Toronto’s public and Catholic school boards say many students already have devices that were shared last year, but those in need should contact their school.
In a letter to parents Monday evening, the Toronto District School Board said its priority remains supporting students’ mental health and well-being and to provide a meaningful learning experience. In the coming days, teachers will be contacting students to ensure everyone is set up on the online learning platform, such as Brightspace or Google Classroom. Elementary students at the TDSB have until Jan. 7 to switch from in-person to virtual learning, while high school students can do so between Jan. 5 and Jan. 7.
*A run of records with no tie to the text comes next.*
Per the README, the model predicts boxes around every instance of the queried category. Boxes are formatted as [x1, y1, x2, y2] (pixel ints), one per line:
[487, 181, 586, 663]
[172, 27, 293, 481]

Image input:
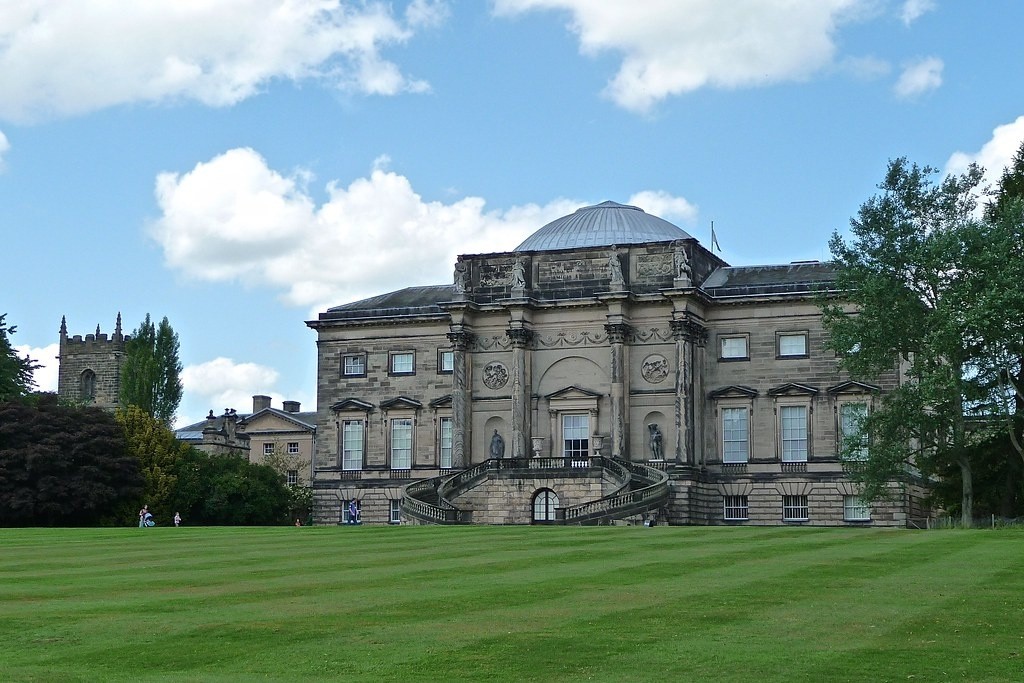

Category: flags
[710, 225, 724, 253]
The TDSB says child care centres in schools can continue operating during this period, but parents should confirm with the operator. Meanwhile, before and after-school programs will be closed until in-person learning returns. The board is waiting for more information about the availability of emergency child care for 4-12 years olds in its schools.
The Elementary Teachers’ Federation of Ontario, which advocated for a delayed restart to in-person learning so additional protections could be put in place, called the province’s announcement Monday “a safer decision” than last week’s. But more is needed, says the union representing Ontario’s 83,000 elementary public school teachers, occasional teachers and education professionals.
“The extension is good, but I’m still hesitant about (January) 17th and whether we will be able to resume in-person learning at that time,” said ETFO President Karen Brown. “In-person learning is the best and it’s the most equitable way for students to learn, but it has to be safe.”
Similarly, the Ontario English Catholic Teachers’ Association, which represents 45,000 teachers in elementary and secondary schools, says more must be done. Both unions are calling on the province to ensure all educators have N95 masks, everyone working in or attending school be vaccinated if eligible, prioritize access to booster shots for educators, install HEPA filters in all classrooms and shared spaces, and provide more rapid tests. They also want the province to continue monitoring COVID-19 cases in schools.
“It’s incredibly frustrating that this decision wasn’t made far earlier,” said Barb Dobrowolski, president of OECTA, adding educators, parents and students need more time to prepare. “It’s left everybody reeling”
Until Monday, teachers were feeling “a huge amount of fear” about contracting COVID if they returned to in-person learning, she said. “Suddenly, they’re again thrown into turmoil because now they have to scramble, to pivot, to virtual teaching, which nobody loves.”
“Making that switch is difficult, it takes time, and people have not been given enough forewarning to adequately prepare for it,” she said. At this point in the pandemic, many teachers are skilled at moving lessons online, but some may be tackling new course material and haven’t had time to adapt their material to online platforms, she said. “It’s hard to say how quickly this will get off the ground.”